That steel thing
Last night I slept in a steel cot. And I will again tonight.
So crutches have been around since the early 1900’s and recently, finally, they’ve been redesigned. A company called M&D introduced a shift to elbow support and moveable handles. This allows users to use their hands without dropping the crutches. It even has shock absorbers on its interchangeable feet, and straps to keep your elbows in place. Genius yes. Simple yes. People all over the world who use, or have ever used crutches, give a collective sigh. I wish someone would do the same for the good old hospital cot.
You see I’m folding myself up (and I’m not extra large) to sleep in that cot not because I’m an amazing parent. But because of a simple design flaw. Every time you gently put baby down in this thing, (after rocking said baby to sleep while being covered in vomit), you have to lift a side the weight of a small boy and it screeches and cranks the way I imagine old chains in a castle would. Baby wakes. You repeat the whole thing, still covered in vomit. After about the third try I decided to be the soft and silent barrier my child needs.
Now I know very little about hospital interior and design but I don’t think it takes a genius to see that this is a shitty design. Use a hardy but lightweight plastic already, with a side that can be lifted with one hand. Noiselessly.
There was also this incident that painfully pointed towards another hideous lack of design and common sense. It involves poop so if you’re not a parent yet please stop reading now. If however, you are a hospital administrator, please do keep reading, regardless of whether or not you have kids.
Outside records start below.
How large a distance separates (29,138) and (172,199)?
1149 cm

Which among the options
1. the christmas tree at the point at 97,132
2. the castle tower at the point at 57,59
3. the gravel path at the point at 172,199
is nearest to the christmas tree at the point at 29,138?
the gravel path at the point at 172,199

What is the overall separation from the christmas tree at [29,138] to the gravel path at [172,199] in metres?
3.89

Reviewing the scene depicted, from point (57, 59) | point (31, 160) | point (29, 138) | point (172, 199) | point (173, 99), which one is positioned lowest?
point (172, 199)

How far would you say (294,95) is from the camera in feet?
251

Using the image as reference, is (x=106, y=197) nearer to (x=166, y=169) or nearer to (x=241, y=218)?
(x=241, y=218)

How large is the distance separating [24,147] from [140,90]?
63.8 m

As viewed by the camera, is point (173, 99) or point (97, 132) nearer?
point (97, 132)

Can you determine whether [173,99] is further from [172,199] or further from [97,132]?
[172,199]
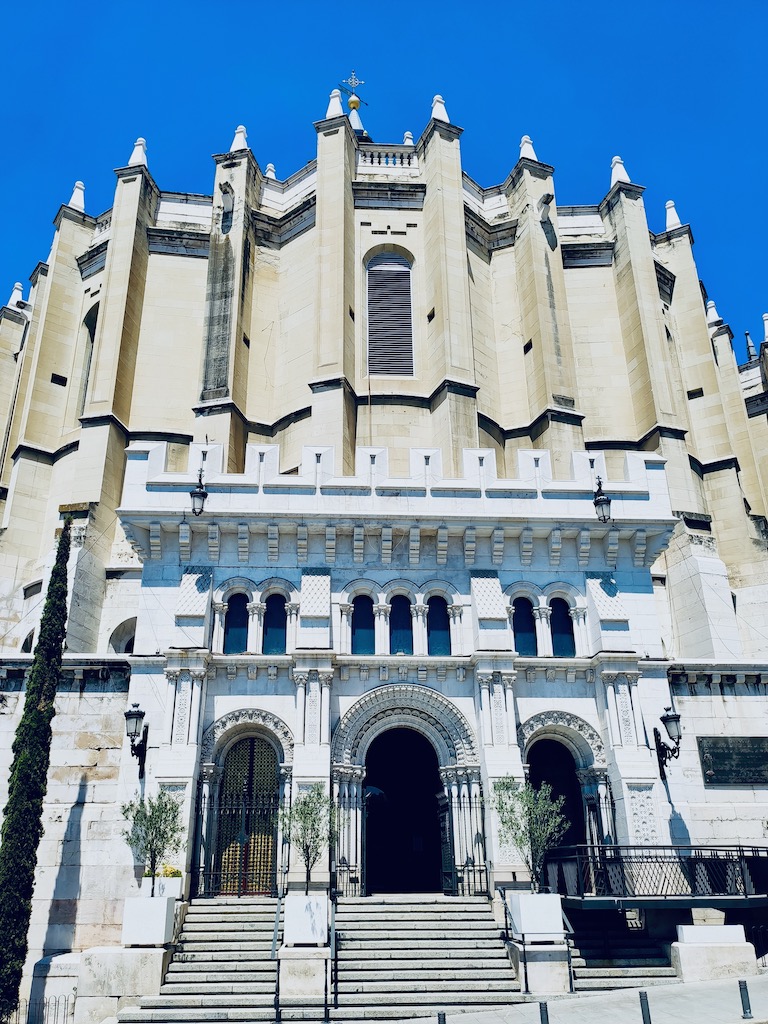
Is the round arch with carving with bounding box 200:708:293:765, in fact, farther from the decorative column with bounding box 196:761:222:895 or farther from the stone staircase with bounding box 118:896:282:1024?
the stone staircase with bounding box 118:896:282:1024

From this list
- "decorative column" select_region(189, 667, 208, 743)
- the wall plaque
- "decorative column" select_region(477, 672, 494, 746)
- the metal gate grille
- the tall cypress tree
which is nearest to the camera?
the tall cypress tree

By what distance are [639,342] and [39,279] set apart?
2807 centimetres

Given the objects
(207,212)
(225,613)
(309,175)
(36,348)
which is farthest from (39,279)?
(225,613)

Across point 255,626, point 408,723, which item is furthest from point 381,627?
point 255,626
To make a long and rather traumatic story short, I experienced one of those where you think the baby is done but actually he is not and you’re left hanging with one hand full of bum cream and the other hand catching yellow baby poop. Sick poop. (I warned you to stop reading dear not-a-parent-yet). Anyway I couldn’t hook the nappy bag with my foot because it was too far away and I could not move closer because baby would roll out of the stupid steel cot or through his own yellow poop. And I couldn’t move the baby or the cot to reach, because the baby is attached to a very short IV line that is attached to a complicated looking machine, that is not portable. Not mobile. Can’t move. I had to call for help, softly at first and then louder so that the nurse could hear me over (my) magazine that she was busy reading. Which brings me to the next point….
The call button. Located at the other side of the cot where the IV line can’t reach because it’s attached to the baby. It almost feels like that song about the hole in the ground and the tree in the hole and the nest in the tree and the bird in the nest. Except the not so funny after a week of little sleep version. I have to literally balance the (sometimes sleeping) child on one arm and half crawl-reach through the steel cot thing to reach the call button.
Please don’t read this post as complaining or ungrateful. Rather see it as suggestions from a paying client. Suggestions born from being tethered to a short line in a small room with a screaming baby and only one channel to watch: Nickelodeon. After the 7th time I’m actually starting to like that one Barbie episode where Rachel is being such a bitch. It’s like being brainwashed, and I’ve only been here for two days. If I may boldly make a few more suggestions:
⁃ Please don’t clean my room at 5am, I’m not that anal about bin cleanliness. Nobody is.
⁃ Give tired parents a small piece of paper and a pen so they can write down how much their babies drank and pooped and when they slept. Our sleep deprived brains can hardly remember last Wednesday.
⁃ For the love of coffee, please, please invest in man sized cups. Not dwarf sized cups. Not even the dwarf in GOT would drink from these, especially not him actually.
⁃ Your shoes, they squeak. It took me 40 minutes to get this child down. Want to see me fling a squeaky shoe against a stupid steel cot? The shoes need a redesign.
At 14th avenue in Randburg there is a beautiful Eco friendly building that absorbs noise, it was build for MTN. Go learn there.
If any of you parents out there have clever, yet simple suggestions, please add them here. We can start a petition. Parents unite for parent friendly hospitals.